In the camps, Fischer made experiments on especially persons of mixed origin - the typical cases were children with an African mother and a German colonialist, sometimes results of rape. The purpose was to prove the inferiority of these so called "half-breeds" or "bastards". Only in the year 1906, there are reports that 778 autopsies were performed for the so called race-biological research. Measuring skulls was a common method, and female prisoners were forced to scrape the skulls clean with glass shards before the examination (Source: www.klausdierks.com, see under Namibia Biographies - Eugen Fischer)
In his book "The Rehoboth Bastards and the Bastardisation Problem in Humans" Fischer accounted for his investigations. Later, he wrote "The Principles of Human Heredity and Race Hygiene" with Erwin Baur and Fritz Lenz, first published in 1921. It became a standard work within Race biology, and was read by Hitler while he was imprisoned, writing "Mein Kampf" where several references to the book occur.

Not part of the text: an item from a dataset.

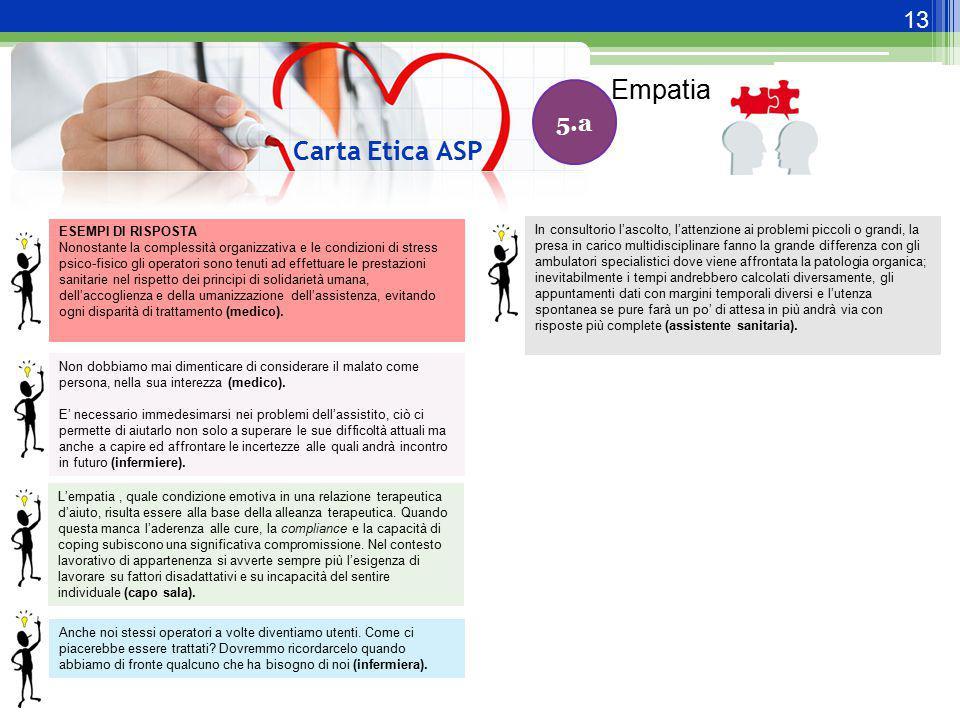 13 Carta Etica ASP 5.a ESEMPI DI RISPOSTA Nonostante la complessità organizzativa e le condizioni di stress psico-fisico gli operatori sono tenuti ad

One of Fischer's students was Hendrik Verwoerd, later prime minister in South Africa and the person who fully implemented apartheid. Fischer was also teaching selected Nazi doctors. One of them was Josef Mengele, responsible for the experiments in Auschwitz.
When Hitler had come to power, Fischer was appointed Chancellor of the Berlin University. The Institute for Race Biology, the world's first state institution in this field, was opened in Uppsala, Sweden, in 1922, and Eugen Fischer visited Sweden in 1924 to lecture and to study the work of the institute.

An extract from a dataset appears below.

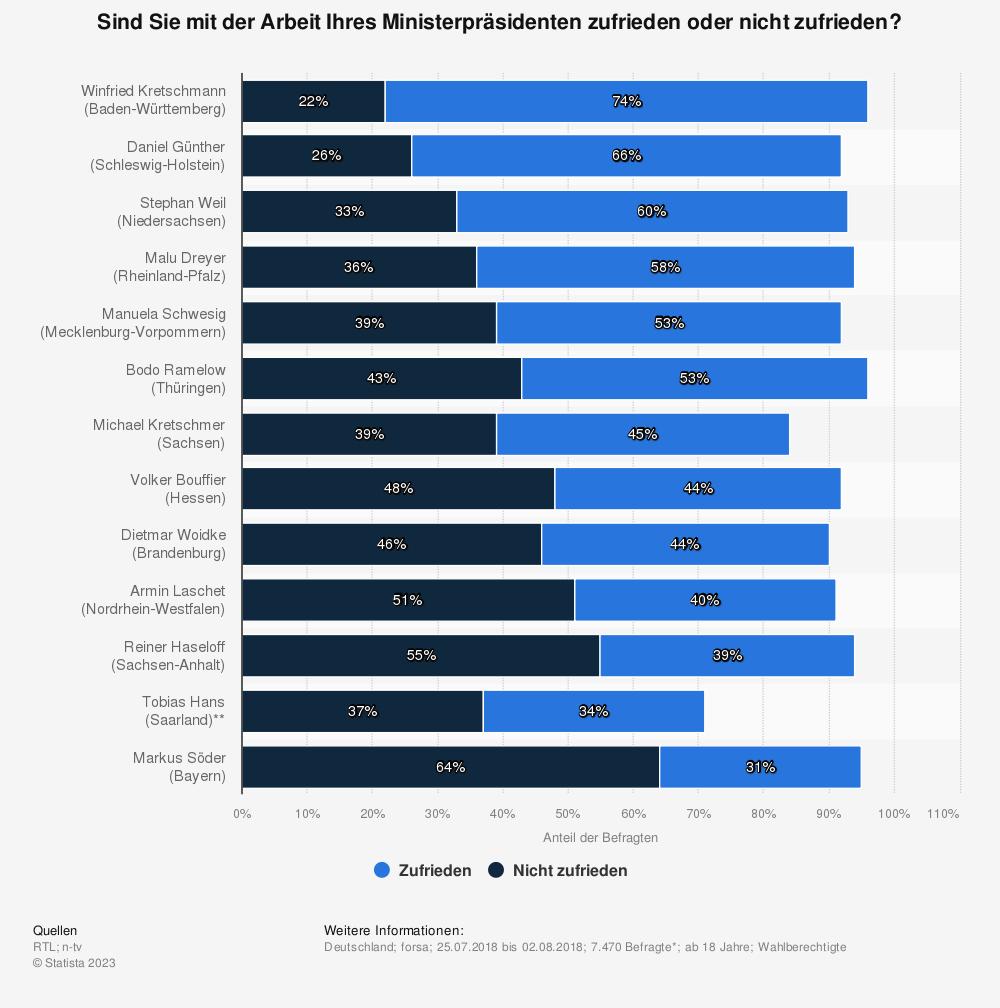 Statistik: Sind Sie mit der Arbeit Ihres Ministerpräsidenten zufrieden oder nicht zufrieden? | Statista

It's German equivalent started three years later, when Fischer initiated the foundation of the "Kaiser Wilhelm Institute for Anthropology, Human Heredity and Eugenics", which actually received support from the Rockefeller Foundation.
Photo from a postcard from German Southwest Africa: Loading of Herero skulls for German universities and museums
It was Fischer who planned the
forced sterilizations performed extensively in Nazi Germany. They were
performed on, among others, children of the African and French-African
soldiers participating in the French forces who occupied parts of Germany
after World War I.
|FACTS: NAMIBIA, FORMERLY GERMAN SOUTH WEST AFRICA|
|Population: 1,8 million
Population density: 2 inhabitants per square km
Standard of living: Drought, AIDS and poverty are everyday problems. According to the UN evaluation Human Development Index, Namibia ranks as number 126 out of 162 when it comes to standard of living - in the last three years it has fallen from number 111.

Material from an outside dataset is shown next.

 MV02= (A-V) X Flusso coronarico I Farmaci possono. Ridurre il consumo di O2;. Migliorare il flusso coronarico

Brief history: German colony 1884 - 1915
1920: UN gives a mandate to administrate Namibia to Great Britain, who turns this over to South Africe
1966: UN revokes South Africas administration, which thereby turned into an occupation.
1990: Namibia achieves Independence after a long liberation struggle, lead by SWAPO, whose President since the foundation in 1960 has been Sam Nujoma.
Current political issues: Presidential election in November 2004. Sam Nujoma has been in power since
| Independence. In 2003, the constitution was
changed, so that the president can remain for three mandate periods of
five years each, instead of two.
This year's election was really settled at the SWAPO extraordinary congress on May 26-27, or actually four days before when Nujoma without motives dismissed the Minister of Foreign Affirs, Hidipo Hamutenya, one of three men nominated by SWAPO for candidates in the presidential election, where this party most likely will win with a large majority.
Hamutenya was a strong challenger to the Nujoma-supported Hifikepunye Pohamba, who won the voting at the extra congress. In analysises of the results, fears of political division and instability if going against Nujoma were mentioned.
The main candidates of the opposition are Ben Ulenga (COD) and Herero Chief Kuaima Riruako (Nudo).
A land reform is on the political agenda. It's being dicussed frequently in both Namibian and German press.